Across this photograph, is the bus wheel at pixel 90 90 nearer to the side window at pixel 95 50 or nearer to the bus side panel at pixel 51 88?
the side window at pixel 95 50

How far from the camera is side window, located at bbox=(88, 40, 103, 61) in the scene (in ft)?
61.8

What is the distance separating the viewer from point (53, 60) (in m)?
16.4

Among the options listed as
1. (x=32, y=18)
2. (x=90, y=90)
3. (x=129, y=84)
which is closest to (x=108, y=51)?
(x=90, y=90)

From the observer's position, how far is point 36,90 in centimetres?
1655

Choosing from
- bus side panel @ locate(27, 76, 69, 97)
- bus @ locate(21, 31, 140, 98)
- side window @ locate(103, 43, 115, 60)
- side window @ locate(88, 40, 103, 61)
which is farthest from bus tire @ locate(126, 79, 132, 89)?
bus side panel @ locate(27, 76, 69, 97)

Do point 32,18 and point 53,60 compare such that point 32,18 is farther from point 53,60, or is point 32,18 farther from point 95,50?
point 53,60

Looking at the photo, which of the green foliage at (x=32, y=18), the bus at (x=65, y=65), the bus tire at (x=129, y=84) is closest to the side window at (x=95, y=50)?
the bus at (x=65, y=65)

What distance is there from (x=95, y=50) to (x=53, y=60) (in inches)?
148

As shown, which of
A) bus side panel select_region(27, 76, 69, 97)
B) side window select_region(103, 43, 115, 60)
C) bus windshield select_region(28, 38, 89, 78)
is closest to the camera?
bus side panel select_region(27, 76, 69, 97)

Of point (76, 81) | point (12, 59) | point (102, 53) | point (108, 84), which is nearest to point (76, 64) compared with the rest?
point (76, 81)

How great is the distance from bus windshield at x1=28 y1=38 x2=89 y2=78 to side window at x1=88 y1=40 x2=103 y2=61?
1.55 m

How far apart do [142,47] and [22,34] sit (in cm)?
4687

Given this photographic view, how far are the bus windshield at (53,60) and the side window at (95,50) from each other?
****************************************
- Task objective -
Rewrite the data starting at the line containing "How great is" and ending at the end of the data, replacing "bus windshield" with "front windshield" and leaving everything else unchanged.

- Task response -
How great is the distance from front windshield at x1=28 y1=38 x2=89 y2=78 to side window at x1=88 y1=40 x2=103 y2=61?
1.55 m

How far apart do [142,47] and [22,34] sit (in cm)?
4687

Given this photographic view, how far are the front windshield at (53,60) and the side window at (95,50) from each other?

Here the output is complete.